La aprobación legislativa del retorno de Venezuela al Tratado Interamericano de Asistencia Recíproca, en lo limitado de su alcances –desde hace rato y en estos tiempos–, y lo expuesto en la declaración del Grupo de Lima desde Buenos Aires, reflejan de modo complementario cómo la crisis venezolana se ha convertido en un problema de seguridad que se desborda al vecindario. También llaman la atención sobre lo que hoy debe entenderse por seguridad y sobre los medios posibles y eficientes para recuperarla.
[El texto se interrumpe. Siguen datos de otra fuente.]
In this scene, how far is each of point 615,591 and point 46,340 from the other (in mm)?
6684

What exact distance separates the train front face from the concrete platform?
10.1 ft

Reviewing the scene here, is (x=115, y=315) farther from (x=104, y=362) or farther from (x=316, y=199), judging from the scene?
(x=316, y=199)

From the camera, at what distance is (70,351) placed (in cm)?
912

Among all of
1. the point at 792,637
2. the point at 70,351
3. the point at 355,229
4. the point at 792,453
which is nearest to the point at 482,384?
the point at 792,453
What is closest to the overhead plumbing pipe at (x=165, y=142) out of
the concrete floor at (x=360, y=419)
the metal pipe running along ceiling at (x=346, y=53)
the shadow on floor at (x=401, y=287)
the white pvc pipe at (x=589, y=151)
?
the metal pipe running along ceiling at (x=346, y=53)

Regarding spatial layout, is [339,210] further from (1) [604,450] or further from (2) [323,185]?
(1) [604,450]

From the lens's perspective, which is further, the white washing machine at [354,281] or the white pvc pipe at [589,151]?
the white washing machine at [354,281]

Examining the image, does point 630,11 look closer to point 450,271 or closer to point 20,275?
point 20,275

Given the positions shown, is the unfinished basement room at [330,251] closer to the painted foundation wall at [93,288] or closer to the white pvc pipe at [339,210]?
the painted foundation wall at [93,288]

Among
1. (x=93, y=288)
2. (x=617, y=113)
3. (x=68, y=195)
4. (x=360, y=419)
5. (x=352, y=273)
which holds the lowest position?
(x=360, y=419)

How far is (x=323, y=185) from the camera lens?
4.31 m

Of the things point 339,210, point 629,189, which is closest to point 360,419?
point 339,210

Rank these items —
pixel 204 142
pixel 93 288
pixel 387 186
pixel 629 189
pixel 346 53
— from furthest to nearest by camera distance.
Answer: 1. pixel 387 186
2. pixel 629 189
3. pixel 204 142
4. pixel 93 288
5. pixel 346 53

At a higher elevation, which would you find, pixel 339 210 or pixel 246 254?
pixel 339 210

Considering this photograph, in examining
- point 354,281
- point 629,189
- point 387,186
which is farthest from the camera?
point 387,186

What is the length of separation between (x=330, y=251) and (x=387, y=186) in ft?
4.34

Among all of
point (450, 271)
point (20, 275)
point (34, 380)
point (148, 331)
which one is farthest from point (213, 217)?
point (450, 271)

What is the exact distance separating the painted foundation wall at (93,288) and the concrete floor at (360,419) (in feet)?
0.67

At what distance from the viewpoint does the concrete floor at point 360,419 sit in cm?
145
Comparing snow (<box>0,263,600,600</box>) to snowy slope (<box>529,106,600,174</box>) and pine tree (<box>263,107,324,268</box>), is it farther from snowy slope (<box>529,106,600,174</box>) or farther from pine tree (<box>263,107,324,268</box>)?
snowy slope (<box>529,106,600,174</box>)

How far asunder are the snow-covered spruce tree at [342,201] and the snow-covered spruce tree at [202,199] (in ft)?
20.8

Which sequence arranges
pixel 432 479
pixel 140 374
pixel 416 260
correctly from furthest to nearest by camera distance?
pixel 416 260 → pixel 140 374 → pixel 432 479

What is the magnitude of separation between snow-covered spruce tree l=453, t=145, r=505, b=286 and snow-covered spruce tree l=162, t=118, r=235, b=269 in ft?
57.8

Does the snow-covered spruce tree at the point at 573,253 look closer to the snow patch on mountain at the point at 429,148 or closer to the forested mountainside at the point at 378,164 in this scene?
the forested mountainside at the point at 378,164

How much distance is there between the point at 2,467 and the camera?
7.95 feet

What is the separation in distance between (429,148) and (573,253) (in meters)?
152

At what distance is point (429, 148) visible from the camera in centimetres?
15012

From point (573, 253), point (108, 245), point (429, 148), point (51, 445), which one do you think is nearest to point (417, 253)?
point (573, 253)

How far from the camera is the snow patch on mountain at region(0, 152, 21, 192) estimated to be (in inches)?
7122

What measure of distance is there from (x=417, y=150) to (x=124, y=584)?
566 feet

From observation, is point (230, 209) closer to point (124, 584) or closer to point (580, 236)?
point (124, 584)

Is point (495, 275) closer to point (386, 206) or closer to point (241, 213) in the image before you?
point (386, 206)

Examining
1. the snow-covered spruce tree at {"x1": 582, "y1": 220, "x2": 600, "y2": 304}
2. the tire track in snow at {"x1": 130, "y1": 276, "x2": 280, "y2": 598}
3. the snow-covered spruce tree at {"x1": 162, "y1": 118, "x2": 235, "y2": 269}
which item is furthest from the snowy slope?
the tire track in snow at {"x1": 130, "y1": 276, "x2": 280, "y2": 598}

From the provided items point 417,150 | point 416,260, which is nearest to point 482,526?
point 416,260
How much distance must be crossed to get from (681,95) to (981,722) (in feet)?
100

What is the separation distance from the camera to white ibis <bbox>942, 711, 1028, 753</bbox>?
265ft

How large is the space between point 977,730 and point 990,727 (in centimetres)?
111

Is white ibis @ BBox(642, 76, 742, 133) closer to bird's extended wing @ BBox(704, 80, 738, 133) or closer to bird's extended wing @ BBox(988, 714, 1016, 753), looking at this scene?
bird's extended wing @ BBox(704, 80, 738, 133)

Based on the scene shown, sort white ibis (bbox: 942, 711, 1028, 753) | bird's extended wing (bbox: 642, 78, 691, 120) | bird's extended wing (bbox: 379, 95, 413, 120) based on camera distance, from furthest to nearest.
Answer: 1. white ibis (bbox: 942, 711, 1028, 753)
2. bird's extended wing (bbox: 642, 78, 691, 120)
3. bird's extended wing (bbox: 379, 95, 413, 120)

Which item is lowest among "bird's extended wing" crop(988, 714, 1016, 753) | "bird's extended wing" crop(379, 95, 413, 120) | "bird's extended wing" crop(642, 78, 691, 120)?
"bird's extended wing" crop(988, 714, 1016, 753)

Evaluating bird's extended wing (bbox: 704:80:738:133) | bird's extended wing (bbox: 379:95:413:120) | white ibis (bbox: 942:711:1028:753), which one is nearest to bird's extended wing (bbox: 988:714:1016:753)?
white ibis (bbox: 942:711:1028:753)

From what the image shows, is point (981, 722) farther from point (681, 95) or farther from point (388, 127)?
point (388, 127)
Lo de revivir el TIAR ha generado justificadamente mucha polémica –por su origen como mecanismo de seguridad colectiva de los años de la Guerra Fría– e injustificadamente absurdas expectativas, valga anotarlo de una vez. Para precisar el sentido de ese acuerdo y las circunstancias que llevarían a invocarlo conviene leer el texto del tratado (1947) y su protocolo modificatorio (1975). Allí se encontrará, entre otras precisiones de interés, que se activaría “en caso de ataque armado de origen extracontinental a uno o más Estados partes” o si “la inviolabilidad o la integridad del territorio o la soberanía o la independencia política de cualquier Estado parte fueren afectadas por un acto de agresión”. En tales circunstancias, precedidas por las llamadas gestiones conciliadoras o pacificadoras, las medidas colectivas posibles incluyen “el retiro de los jefes de misión, la ruptura de las relaciones diplomáticas, la ruptura de las relaciones consulares, la interrupción parcial o total de las relaciones económicas, o de las comunicaciones ferroviarias, marítimas, aéreas, postales, telegráficas, telefónicas, radiotelefónicas, radiotelegráficas, u otros medios de comunicación y el empleo de la fuerza armada”. Dejando por lo pronto de lado los cambios que en la práctica política ha sufrido la aplicación de cada una de estas medidas, lo esencial es destacar que el TIAR no conduce necesariamente a una acción de fuerza, como además lo evidencian las dos decenas de casos en los que fue invocado.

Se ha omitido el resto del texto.